Dynamical Regimes of Discrete Diffusion Models

TL;DR

This paper analyzes the backward dynamics of discrete diffusion models for data generation, identifying phase transitions that influence sample quality and diversity, and confirms theoretical predictions with simulations and experiments.

Contribution

It extends the theoretical framework of diffusion model phase transitions from continuous to discrete data, using statistical mechanics methods.

Findings

Speciation transition is a second-order phase transition analyzed via high-temperature expansion.

Collapse transition corresponds to a condensation transition described by the Random Energy Model.

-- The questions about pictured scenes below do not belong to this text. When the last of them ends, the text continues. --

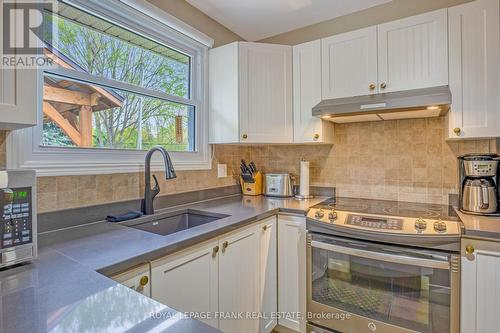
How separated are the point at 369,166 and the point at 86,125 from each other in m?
2.01

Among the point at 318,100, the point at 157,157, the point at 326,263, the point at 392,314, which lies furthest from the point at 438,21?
the point at 157,157

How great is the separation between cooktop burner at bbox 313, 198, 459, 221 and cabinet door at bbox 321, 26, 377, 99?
79 centimetres

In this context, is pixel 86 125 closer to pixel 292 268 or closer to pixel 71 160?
pixel 71 160

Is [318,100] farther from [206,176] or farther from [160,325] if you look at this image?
[160,325]

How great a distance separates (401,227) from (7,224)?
1.72 meters

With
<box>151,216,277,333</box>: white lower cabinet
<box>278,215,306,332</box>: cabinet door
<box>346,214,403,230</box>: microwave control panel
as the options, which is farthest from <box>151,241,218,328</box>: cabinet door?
<box>346,214,403,230</box>: microwave control panel

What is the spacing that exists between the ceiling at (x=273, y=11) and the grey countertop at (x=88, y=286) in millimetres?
1700

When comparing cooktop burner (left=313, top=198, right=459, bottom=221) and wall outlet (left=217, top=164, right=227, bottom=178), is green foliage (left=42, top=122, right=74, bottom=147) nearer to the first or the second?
wall outlet (left=217, top=164, right=227, bottom=178)

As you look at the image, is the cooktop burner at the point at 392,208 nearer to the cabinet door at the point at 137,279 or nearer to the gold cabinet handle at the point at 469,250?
the gold cabinet handle at the point at 469,250

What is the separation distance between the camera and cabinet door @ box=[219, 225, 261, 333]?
1425mm

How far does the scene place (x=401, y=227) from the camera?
4.83ft

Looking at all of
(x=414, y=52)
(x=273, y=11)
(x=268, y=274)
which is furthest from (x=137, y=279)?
(x=273, y=11)

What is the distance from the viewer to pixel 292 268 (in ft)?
5.91

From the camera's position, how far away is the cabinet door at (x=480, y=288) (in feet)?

Analytical speciation time matches empirical scaling when noise increases with time.

Abstract

Diffusion models generate high-dimensional data such as images by learning a process that gradually removes noise from corrupted data. Recent studies have shown that the backward dynamics of diffusion models exhibit two characteristic transitions: the speciation transition, at which generated samples begin to capture the global structure of the training data, and the collapse transition, at which the generation dynamics starts committing to individual training samples. While these transitions have been theoretically analyzed for continuous data, the same theoretical criteria have not been applied for discrete diffusion models, which are diffusion models for discrete data. In this work, we propose a simple effective model for discrete diffusion models trained on two-class Ising variable data with a general mixture ratio and analyze its backward dynamics using methods from statistical mechanics. We show that, as in the previous study on continuous data, the speciation transition can be determined through a second-order phase transition analysis using high-temperature expansion, while the collapse transition corresponds to a condensation transition described by the Random Energy Model. An analytical expression for the speciation time is obtained, and we show that its scaling becomes consistent with that of the continuous case when the noise increases with time as in practical diffusion models. These theoretical predictions are confirmed by numerical simulations and experiments with trained discrete diffusion models on real datasets. These results suggest that the original theoretical framework for continuous data remain valid for discrete data, and may provide a useful starting point for the statistical-mechanics analysis of discrete generative diffusion in more realistic settings.